First the mathematical theory will be summarized in chapter 2, before currently existing implementations of kernel density estimation (KDE) in Python are discussed in chapter 3. In chapter 4 the four novel KDE implementations are proposed, which are then compared against the current state of the art in chapter 5. The findings are then summarized in chapter 6.
1.2 Kernel density estimation
Experimental science is based on accumulating and interpreting data, however the process of interpreting the data can be difficult. Suppose we are trying to understand some physical system. We might want to find out how probable certain events are, which is described by the probability density function (PDF) of the system. If we already have some knowledge of the system and the underlying mechanisms are well understood, we might be able to guess the shape of the probability density function and define it mathematically as a function depending on some parameters of the system (which might have physical meaning). If we then fit the function to the experimentally found data by some goodness-of-fit criterion like log-likelihood or \(\chi^2\), we can get information about the parameters and learn more about the system itself. But what if the underlying mechanisms are too complex to be fully described analytically and the knowledge of the system is too poor to describe the model as an exact mathematical function?
In the particle accelerator at CERN for instance, a whooping 25 gigabytes of data is recorded per second4, resulting from the process of many physical interactions that occur almost simultaneously. It is often not feasible to anticipate features of the distribution one observes experimentally, as the distribution is comprised of many different distributions, which result from all the different physical interactions. However, through Monte Carlo based simulation, samples can be drawn from the theoretical distribution. These can be used in conjunction with so called non-parametric methods, that approximate the shape of the drawn distribution without the need for a predefined mathematical model. The perhaps simplest non-parametric method is the Histogramm. By summing the the data up in discrete bins the underlying probability distribution can be approximated, without needing any prior knowledge of the system itself. However Histograms tend to produce PDFs that are highly dependent on bin width and bin positioning, meaning the interpretation of the data changes a lot by two arbitrary parameters.
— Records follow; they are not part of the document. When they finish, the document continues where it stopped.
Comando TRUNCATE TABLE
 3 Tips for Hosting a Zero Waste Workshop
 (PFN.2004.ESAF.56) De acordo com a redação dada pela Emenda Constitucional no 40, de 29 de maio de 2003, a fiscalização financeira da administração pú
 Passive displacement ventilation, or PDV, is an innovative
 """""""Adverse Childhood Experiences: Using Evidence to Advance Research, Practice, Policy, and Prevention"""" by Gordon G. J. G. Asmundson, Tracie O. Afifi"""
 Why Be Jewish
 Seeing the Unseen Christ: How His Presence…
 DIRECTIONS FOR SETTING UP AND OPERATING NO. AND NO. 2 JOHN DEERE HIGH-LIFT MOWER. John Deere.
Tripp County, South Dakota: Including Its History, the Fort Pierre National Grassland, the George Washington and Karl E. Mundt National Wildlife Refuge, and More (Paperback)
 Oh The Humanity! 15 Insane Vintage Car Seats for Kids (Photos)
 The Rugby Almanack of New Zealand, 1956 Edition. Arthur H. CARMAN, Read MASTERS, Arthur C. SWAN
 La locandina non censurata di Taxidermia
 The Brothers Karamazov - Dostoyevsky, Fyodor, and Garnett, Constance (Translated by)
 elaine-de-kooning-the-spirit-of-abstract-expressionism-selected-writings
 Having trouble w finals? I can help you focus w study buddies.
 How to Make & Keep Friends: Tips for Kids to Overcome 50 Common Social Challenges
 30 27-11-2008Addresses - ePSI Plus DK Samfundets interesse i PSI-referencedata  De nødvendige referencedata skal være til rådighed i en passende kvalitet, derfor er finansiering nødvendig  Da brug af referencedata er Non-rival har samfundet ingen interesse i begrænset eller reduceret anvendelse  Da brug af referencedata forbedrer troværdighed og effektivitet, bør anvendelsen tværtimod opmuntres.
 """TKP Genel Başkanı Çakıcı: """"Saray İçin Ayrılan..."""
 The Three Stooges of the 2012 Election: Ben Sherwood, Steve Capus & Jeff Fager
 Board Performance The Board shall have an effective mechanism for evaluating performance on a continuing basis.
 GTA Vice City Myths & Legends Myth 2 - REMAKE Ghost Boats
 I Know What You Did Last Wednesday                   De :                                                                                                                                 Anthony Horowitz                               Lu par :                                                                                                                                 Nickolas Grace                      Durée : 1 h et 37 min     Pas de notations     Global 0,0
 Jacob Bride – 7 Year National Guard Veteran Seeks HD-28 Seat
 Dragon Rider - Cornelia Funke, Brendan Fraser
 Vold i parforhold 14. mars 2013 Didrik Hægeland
A more sophisticated non-parametric method is the kernel density estimation (KDE), which can be looked at as a sort of generalized histogram5. In a kernel density estimation each data point is substituted with a so called kernel function that specifies how much it influences its neighboring regions. This kernel functions can then be summed up to get an estimate of the probability density distribution, quite similarly as summing up data points inside bins. However since the kernel functions are centered on the data points directly, KDE circumvents the problem of arbitrary bin positioning6. Since KDE still depends on kernel bandwidth (a measure of the spread of the kernel function) instead of bin width, one might argue that this is not a major improvement. However, upon closer inspection, one finds that the underlying PDF does depend less strongly on the kernel bandwidth than histograms do on bin width and it is much easier to specify rules for an approximately optimal kernel bandwidth than it is to do so for bin width7. Mathematical research has shown that it is possible to compute an approximately optimal bandwidth value, which is not possible for bin width. Another benefit is that one gets a smooth distribution by specifying a smooth kernel function, which is often desirable or even expected from theory. Due to this increased robustness, KDE is particular useful in High-Energy Physics (HEP) where it has been used for confidence level calculations for the Higgs Searches at the Large Electron Positron Collider (LEP)8. However there is still room for improvement in terms of accuracy and computation speed and certain more sophisticated approaches to kernel density estimation have been proposed in dependence on specific areas of application8.
1.3 zfit and TensorFlow
Currently the basic principle of KDE has been implemented in various programming languages and statistical modeling tools. The standard framework used in High Energy Physics (HEP) that includes KDE is the ROOT/RooFit toolkit written in C++. However as the amount of experimental data grows (like at CERN), so grows the computational burden and traditional methods to calculate kernel density estimation become cumbersome. In addition, Python plays an increasingly large role in the natural sciences due to support by corporations involved in Big Data and its superior accessibility. To elevate research in HEP, zfit, a new alternative to RooFit, was recently proposed. It is implemented on top of TensorFlow, one of the leading Python frameworks to handle large data and high parallelization, allowing a transparent usage of CPUs and GPUs3.
TensorFlow provides the intuitive accessibility of Python while ensuring speed and efficiency because the underlying operations are implemented in C++. TensorFlow implements so-called graph-based computation, which means that it builds a graph describing the computation to be done before it actually executes it. By analyzing the graph TensorFlow can then optimize the algorithm and schedule parts that can be executed in parallel to be run on different CPUs or GPUs, which is especially important for large data and lengthy calculations. Additionally TensorFlow supports automatic differentiation. Every operation in the graph implements its own derivative and the therefore the whole graph can be differentiated by using the chain rule. This is especially important for applications where we want to minimize the gradient such as in neural network based computations. Finally, TensorFlow can be used together with other scientific libraries in Python and TensorFlow accepts NumPy9 arrays as input, although computations outside of the graph do not benefit of TensorFlow’s optimizations and its automatic differentiation. Being able to calculate a kernel density estimation using TensorFlow and zfit has therefore numerous advantages for large data.
So far only exact kernel density estimations exist for TensorFlow, however as seen in chapter 2, the KDE can be approximated using multiple mathematical tricks with only a negligible decrease in accuracy, while decreasing the computational complexity substantially.
1.4 Univariate case
The newly proposed implementations in this thesis are limited to the one-dimensional case, since this is the case which is most often used and therefore benefits the most of decreased runtime. It is feasible to extend the implementation to the multi-dimensional case in the future, however this would require more work due to not quite identical APIs to the univariate case. In addition one must ensure that the kernel functions used would be multi-dimensional themselves.